Document extract ▸
I have been lost in thought for awhile, running all kinds of emotions.
So I thought I will do my old standby. Make a List...
a List of Why I am wanting to keep my head up & not cheat, not give in to my belly...
all its moaning & groaning of thinking it wants something Sweet or Salty... or something besides Shakes, protein, veg's or a single piece of fruit..
things I want to be able to do.
~sit in a both when I go out to with my family.
~not have to worry about whom is driving, due to the seatbelt issue.
~ride any fair or amusement park ride.
~be able to go buy cloths that don't come from The Big Girl section (basically anything without a X or few)
~be able to not have fear of people asking when I'm Due.
~for that matter no terrible comments or remarks.
~to be able to actually Smile without hiding the pain of something.
~to not have to worry if I drop something & have to pick it up in public.
~be able to go swimming at a public pool without giggles.
~when family & friends gets together to not worry about a chair breaking.
~to be able to ride the dirt bike.
~to be able to wear high heels again when I feel like it.
~to do a 5K without walking.
~going skiing.
~go tubing.
~go rollerblading again.
~ride a horse without extra stress.
~go on the zip-line.
~go golfing without getting to tired.
I have many more that have rolled through my head & now that I sit to type they have disappeared.
This Journey is for me, for my Health & Happiness.
Sometimes I just have to remember that.
this was just a quick rant.
I'm so ready for this change.
Happy Trails to everyone on their own Journey!

Entries supplied ▸
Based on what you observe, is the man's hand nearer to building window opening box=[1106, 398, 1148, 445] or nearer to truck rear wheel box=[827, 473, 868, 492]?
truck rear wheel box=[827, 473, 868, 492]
==
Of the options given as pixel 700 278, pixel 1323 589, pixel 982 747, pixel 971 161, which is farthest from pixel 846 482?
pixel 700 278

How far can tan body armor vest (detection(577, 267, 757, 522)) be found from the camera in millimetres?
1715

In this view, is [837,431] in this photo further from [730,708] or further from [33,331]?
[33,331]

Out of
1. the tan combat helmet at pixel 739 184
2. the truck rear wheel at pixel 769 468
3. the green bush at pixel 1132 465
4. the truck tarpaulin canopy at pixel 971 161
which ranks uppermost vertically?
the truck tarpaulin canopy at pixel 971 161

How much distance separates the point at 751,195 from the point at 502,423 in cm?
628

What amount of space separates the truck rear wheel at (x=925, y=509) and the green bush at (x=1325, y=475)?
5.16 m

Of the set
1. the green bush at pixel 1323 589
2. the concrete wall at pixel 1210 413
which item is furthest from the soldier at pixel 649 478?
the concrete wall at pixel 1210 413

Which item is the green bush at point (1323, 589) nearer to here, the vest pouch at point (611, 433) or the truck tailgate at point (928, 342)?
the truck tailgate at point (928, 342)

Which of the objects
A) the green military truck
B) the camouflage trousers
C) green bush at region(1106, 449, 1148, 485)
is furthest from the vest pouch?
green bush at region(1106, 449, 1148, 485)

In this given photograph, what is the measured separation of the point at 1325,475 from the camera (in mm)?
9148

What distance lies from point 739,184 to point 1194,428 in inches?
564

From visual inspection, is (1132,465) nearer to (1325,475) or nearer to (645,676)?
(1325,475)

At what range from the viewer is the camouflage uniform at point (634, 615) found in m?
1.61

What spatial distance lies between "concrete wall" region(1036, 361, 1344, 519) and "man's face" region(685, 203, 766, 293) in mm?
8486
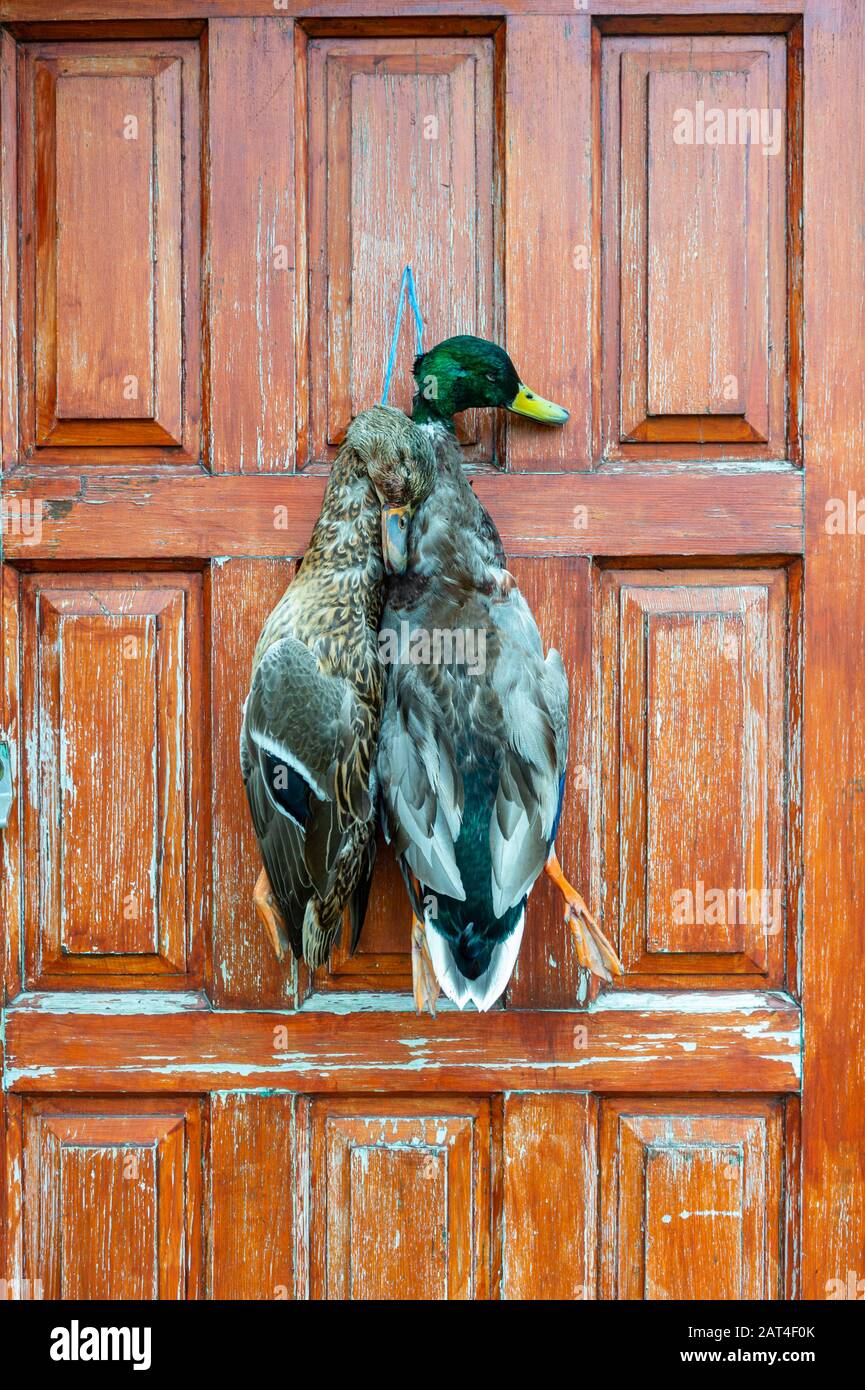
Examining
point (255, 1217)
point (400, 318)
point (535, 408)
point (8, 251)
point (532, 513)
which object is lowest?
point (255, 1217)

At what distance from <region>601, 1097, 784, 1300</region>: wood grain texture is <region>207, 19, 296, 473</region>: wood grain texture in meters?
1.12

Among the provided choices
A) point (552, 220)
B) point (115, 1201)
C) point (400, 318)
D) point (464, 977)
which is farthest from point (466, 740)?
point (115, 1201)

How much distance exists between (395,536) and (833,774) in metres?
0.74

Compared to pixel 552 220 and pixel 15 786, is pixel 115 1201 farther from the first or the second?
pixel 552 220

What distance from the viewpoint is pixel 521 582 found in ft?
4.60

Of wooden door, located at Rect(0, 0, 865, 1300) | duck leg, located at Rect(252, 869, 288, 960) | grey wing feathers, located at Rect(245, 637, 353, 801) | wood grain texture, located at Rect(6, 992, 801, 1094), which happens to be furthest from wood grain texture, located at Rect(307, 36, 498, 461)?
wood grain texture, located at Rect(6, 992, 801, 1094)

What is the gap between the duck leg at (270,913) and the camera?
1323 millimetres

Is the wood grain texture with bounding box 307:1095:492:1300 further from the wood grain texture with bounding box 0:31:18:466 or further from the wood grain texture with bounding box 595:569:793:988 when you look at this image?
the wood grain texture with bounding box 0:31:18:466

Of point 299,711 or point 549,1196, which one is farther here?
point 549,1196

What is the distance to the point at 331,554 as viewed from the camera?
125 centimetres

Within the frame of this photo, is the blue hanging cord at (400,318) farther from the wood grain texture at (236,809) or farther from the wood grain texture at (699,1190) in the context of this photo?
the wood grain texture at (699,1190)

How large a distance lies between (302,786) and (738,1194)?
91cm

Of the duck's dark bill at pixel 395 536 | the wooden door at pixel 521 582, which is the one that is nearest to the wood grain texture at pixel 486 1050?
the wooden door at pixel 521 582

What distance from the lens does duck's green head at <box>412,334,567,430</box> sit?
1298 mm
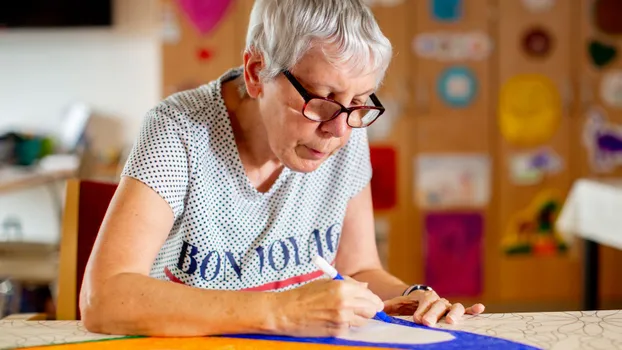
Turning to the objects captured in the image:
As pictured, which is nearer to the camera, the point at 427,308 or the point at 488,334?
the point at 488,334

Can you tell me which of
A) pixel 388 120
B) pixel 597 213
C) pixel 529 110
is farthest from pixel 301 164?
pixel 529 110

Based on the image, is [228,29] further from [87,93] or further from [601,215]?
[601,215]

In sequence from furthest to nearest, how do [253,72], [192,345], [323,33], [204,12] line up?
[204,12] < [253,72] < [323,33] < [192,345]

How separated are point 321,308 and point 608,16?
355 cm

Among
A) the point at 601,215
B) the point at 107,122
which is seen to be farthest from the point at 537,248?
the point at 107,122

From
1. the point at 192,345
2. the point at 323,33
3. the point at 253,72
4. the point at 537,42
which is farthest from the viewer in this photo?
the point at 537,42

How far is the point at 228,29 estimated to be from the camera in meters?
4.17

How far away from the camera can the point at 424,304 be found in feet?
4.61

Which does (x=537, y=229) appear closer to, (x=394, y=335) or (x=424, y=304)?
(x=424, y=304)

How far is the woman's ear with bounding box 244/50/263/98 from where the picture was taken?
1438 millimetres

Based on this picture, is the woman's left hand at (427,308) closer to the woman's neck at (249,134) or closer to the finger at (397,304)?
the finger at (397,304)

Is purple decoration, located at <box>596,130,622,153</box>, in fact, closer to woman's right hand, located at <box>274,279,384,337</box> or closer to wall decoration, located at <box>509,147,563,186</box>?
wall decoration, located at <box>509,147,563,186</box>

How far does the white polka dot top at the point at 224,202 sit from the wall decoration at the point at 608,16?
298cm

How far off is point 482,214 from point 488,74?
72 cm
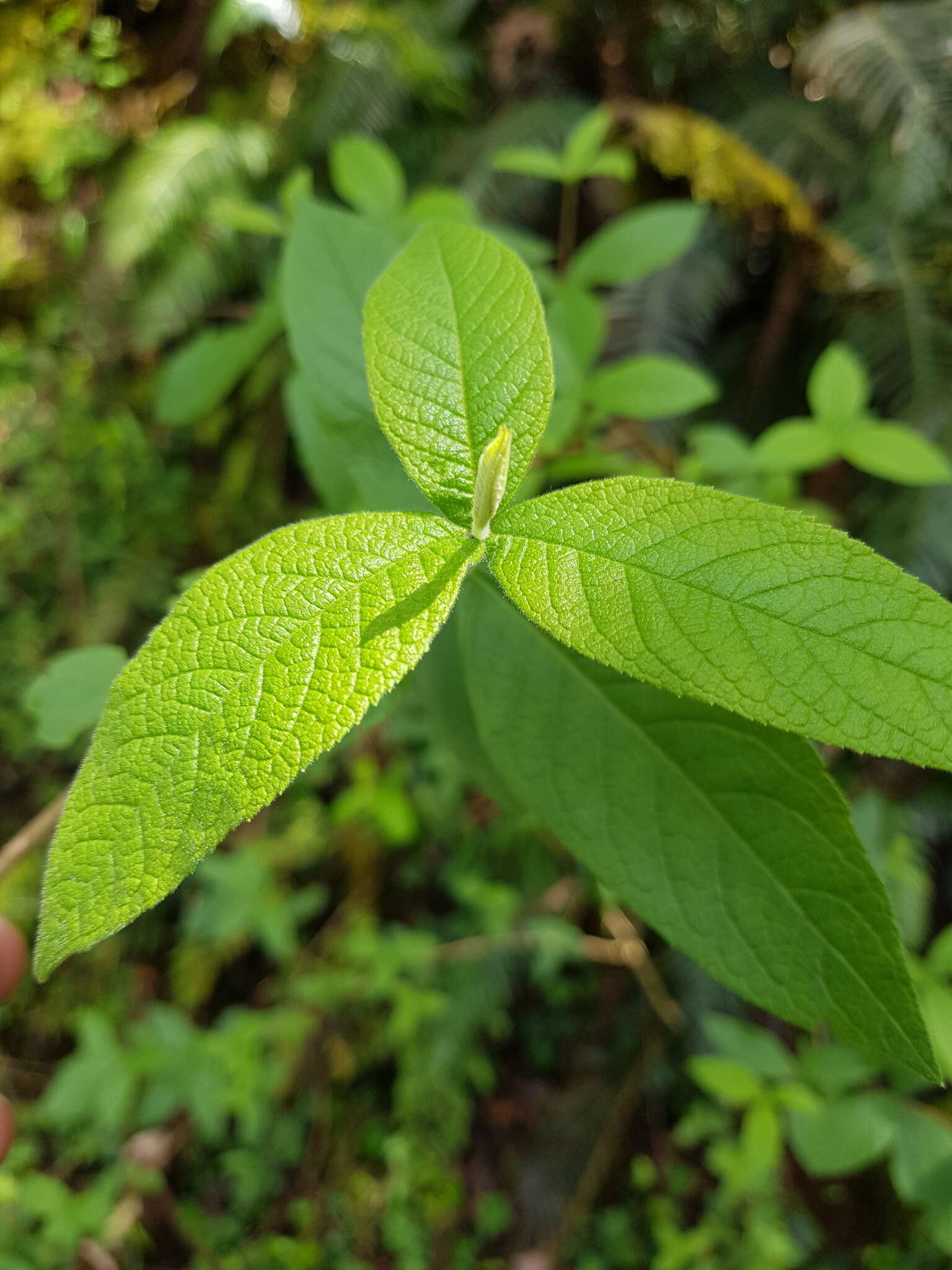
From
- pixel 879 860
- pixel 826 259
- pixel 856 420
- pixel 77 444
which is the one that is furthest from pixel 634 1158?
--
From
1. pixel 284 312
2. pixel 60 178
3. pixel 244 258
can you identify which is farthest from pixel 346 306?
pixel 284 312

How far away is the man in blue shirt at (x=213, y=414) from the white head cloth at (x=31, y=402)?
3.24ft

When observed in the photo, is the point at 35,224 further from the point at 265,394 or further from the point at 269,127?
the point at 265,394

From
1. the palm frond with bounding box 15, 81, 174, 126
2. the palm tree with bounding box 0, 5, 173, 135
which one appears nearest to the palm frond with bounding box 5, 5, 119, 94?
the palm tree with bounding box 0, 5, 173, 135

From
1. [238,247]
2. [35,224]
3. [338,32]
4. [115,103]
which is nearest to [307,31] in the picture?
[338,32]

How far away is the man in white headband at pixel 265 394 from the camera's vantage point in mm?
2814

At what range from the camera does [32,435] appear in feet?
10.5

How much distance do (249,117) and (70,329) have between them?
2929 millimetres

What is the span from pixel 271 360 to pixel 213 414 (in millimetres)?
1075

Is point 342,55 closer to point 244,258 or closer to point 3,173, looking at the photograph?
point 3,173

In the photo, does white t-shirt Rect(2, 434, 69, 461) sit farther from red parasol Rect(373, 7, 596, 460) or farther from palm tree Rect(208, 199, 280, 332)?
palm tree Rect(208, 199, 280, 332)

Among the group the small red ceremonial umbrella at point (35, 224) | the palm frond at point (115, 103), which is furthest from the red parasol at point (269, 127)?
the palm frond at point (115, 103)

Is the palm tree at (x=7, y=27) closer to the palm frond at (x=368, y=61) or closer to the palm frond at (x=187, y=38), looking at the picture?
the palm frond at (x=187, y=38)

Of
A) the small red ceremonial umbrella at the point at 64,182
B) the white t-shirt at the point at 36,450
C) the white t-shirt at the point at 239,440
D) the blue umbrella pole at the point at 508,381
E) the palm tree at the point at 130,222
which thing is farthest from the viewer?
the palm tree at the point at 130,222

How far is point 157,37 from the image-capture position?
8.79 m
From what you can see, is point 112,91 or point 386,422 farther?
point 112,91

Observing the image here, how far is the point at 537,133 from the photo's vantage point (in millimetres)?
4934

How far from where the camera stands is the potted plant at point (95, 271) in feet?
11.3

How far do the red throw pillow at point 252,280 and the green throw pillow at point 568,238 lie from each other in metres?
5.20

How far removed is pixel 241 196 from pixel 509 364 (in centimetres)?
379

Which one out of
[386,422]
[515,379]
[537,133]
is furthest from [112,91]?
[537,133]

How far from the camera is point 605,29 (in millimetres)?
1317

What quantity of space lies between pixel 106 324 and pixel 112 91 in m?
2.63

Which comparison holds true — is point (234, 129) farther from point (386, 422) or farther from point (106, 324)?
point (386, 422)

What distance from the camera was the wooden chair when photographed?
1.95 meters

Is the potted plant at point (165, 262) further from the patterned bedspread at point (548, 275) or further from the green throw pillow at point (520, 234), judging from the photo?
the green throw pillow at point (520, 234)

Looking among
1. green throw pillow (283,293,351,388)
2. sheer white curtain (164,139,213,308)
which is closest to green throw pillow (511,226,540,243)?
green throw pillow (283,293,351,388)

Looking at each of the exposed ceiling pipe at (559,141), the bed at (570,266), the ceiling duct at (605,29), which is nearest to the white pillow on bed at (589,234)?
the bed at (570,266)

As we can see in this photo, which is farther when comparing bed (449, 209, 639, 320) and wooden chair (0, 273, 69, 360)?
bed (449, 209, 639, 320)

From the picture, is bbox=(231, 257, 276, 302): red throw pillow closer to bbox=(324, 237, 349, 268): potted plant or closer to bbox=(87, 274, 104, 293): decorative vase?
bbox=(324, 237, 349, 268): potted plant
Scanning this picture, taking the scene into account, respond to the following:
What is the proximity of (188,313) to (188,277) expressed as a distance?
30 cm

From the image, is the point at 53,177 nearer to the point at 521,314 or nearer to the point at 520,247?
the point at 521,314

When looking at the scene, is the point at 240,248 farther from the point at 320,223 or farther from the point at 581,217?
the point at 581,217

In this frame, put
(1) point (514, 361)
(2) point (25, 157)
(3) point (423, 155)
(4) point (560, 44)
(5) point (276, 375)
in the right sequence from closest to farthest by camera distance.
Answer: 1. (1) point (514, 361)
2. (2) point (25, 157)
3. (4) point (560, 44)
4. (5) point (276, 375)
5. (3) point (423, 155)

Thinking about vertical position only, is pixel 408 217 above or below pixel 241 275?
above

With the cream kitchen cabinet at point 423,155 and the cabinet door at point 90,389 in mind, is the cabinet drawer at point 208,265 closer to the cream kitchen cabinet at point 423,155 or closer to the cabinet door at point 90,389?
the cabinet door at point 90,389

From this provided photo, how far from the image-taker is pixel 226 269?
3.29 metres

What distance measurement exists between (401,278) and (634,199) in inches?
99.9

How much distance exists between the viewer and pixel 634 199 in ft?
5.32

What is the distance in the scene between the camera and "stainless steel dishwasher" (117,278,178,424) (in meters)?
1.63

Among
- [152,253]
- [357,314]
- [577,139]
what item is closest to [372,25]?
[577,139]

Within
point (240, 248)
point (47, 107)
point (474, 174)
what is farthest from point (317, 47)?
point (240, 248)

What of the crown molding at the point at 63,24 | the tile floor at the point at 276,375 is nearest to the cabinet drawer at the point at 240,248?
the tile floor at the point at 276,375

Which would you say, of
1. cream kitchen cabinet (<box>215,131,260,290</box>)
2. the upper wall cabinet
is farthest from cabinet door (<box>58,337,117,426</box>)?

Your assignment ▸
Answer these about the post listing reasons to stay on track:
1. What kinds of food does the writer's belly seem to want?
2. What distance does the writer want to finish without walking?
3. What two things does the writer say the journey is for?
Answer from the text alone, not the material.

Completed exercise ▸
1. Something sweet or salty.
2. A 5K.
3. Health and happiness.